28. Les autres hypothèses de « mise à la consommation » sont, conformément à l’article 7, paragraphe 2, de la directive 2008/118, la détention, la production (régulière ou irrégulière) et l’importation (régulière ou irrégulière) des produits soumis à l’accise en dehors d’un régime de suspension de droits.

29. C’est uniquement en gardant à l’esprit ce contexte normatif que, à mon sens, une position peut être prise quant à l’interprétation que la Cour est appelée à fournir en l’espèce.

Sur l’articulation entre l’article 7 et l’article 9 de la directive 2008/118

30. Il convient de rappeler que, conformément à l’article 106 du CIEC, l’accise relative à la quantité de cigarettes excédant la limite quantitative qui y est visée devient exigible au mois de janvier de l’année suivant celle de leur mise à la consommation, cette dernière étant effectuée au cours de la période comprise entre le 1er septembre et le 31 décembre d’une année civile.

31. Il est constant que cette réglementation s’explique par l’objectif de protéger les intérêts financiers de la République portugaise en évitant que les opérateurs économiques puissent procéder à la mise à la consommation de cigarettes en quantités excessives en fin d’année en prévision d’une augmentation du taux de l’accise, une telle pratique constituant une forme d’abus.

32. Compte tenu de ces éléments, se pose la question de savoir si une telle réglementation est conforme au régime établi par la directive 2008/118.

33. La réponse exige que soit déterminée l’exacte articulation entre l’article 7 et l’article 9, premier alinéa, de la directive 2008/118.

34. À cette fin, il y a lieu d’emblée d’appréhender l’article 7, paragraphe 1, de cette directive sous un prisme littéral et téléologique.

35. La lecture du libellé de celui-ci révèle que l’exigibilité de l’accise se situe au moment de la mise à la consommation du produit concerné, les hypothèses de « mise à la consommation » étant exhaustivement énumérées au paragraphe 2 de cet article.

36. L’objectif de cette disposition est d’harmoniser le moment de l’exigibilité de l’accise afin de garantir le bon fonctionnement du marché intérieur.
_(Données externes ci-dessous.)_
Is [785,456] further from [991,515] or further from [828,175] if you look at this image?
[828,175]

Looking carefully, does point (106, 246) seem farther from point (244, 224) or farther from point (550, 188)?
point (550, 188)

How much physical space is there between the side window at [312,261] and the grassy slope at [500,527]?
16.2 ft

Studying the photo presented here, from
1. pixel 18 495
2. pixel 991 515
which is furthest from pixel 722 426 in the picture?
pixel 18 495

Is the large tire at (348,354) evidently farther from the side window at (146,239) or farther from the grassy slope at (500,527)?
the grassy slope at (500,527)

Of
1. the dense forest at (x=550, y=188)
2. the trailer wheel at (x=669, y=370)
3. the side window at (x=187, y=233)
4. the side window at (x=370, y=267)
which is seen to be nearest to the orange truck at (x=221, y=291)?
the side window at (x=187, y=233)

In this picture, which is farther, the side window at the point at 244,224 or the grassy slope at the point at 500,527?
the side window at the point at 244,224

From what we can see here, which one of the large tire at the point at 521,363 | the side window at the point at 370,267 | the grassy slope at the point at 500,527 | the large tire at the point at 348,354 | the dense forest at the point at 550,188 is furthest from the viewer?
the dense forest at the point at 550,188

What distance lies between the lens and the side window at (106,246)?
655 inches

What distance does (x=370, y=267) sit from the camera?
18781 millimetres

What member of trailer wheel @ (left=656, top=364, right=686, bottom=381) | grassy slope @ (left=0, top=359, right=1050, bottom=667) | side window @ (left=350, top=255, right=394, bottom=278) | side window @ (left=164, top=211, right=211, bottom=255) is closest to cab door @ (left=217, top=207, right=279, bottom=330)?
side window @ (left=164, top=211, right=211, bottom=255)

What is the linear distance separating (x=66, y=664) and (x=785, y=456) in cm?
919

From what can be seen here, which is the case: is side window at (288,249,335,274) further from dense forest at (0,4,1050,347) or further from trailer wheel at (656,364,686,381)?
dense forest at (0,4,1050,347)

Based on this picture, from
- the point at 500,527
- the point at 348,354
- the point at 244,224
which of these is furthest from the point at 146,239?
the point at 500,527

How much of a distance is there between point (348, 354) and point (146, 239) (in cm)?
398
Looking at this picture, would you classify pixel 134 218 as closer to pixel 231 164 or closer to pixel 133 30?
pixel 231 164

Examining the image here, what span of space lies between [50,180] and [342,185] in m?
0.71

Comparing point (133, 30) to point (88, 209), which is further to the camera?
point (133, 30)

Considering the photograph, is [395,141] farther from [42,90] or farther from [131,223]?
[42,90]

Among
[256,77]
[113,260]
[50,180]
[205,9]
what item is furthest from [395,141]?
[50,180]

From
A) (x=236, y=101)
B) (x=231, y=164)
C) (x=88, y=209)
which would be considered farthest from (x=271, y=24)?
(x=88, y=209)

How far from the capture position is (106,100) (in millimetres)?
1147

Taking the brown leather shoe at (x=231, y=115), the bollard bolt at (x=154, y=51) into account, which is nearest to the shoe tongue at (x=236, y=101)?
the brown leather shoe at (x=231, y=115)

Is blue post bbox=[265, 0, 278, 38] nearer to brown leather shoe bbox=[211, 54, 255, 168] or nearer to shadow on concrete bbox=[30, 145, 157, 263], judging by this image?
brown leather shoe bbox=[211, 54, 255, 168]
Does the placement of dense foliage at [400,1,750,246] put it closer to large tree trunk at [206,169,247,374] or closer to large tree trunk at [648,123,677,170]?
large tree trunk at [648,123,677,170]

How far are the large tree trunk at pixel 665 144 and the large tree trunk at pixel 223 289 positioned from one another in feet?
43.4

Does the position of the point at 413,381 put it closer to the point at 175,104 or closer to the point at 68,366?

Ce lien fonctionnel entre son objectif et celui, plus général, de la directive 2008/118 est d’ailleurs attesté par la proposition de la Commission relative à la directive 92/12 ( 5 ), laquelle envisage l’introduction d’une « nouvelle notion communautaire » d’exigibilité de l’accise au motif qu’« il est indispensable que l’exigibilité soit liée à la
mise à la consommation » ( 6 ).

37. Le caractère clair et inconditionnel du libellé de l’article 7, paragraphe 1, de la directive 2008/118, ainsi que l’absence de tout renvoi aux droits des États membres, en combinaison avec le rôle central de cette disposition aux fins de l’accomplissement du but harmonisateur de cette directive, plaident en faveur d’une interprétation selon laquelle la disposition en question n’est pas compatible avec une règle nationale rattachant l’exigibilité de l’accise à un moment différent de celui de la
mise à la consommation.

38. Quant à l’article 9 de la directive 2008/118, il prévoit, à son premier alinéa, que les conditions d’exigibilité et le taux d’accise à appliquer sont ceux en vigueur à la date de l’exigibilité dans l’État membre où s’effectue la mise à la consommation et, à son second alinéa, que les droits d’accise sont prélevés, perçus et, le cas échéant, remboursés ou remis selon les modalités établies par chaque État membre.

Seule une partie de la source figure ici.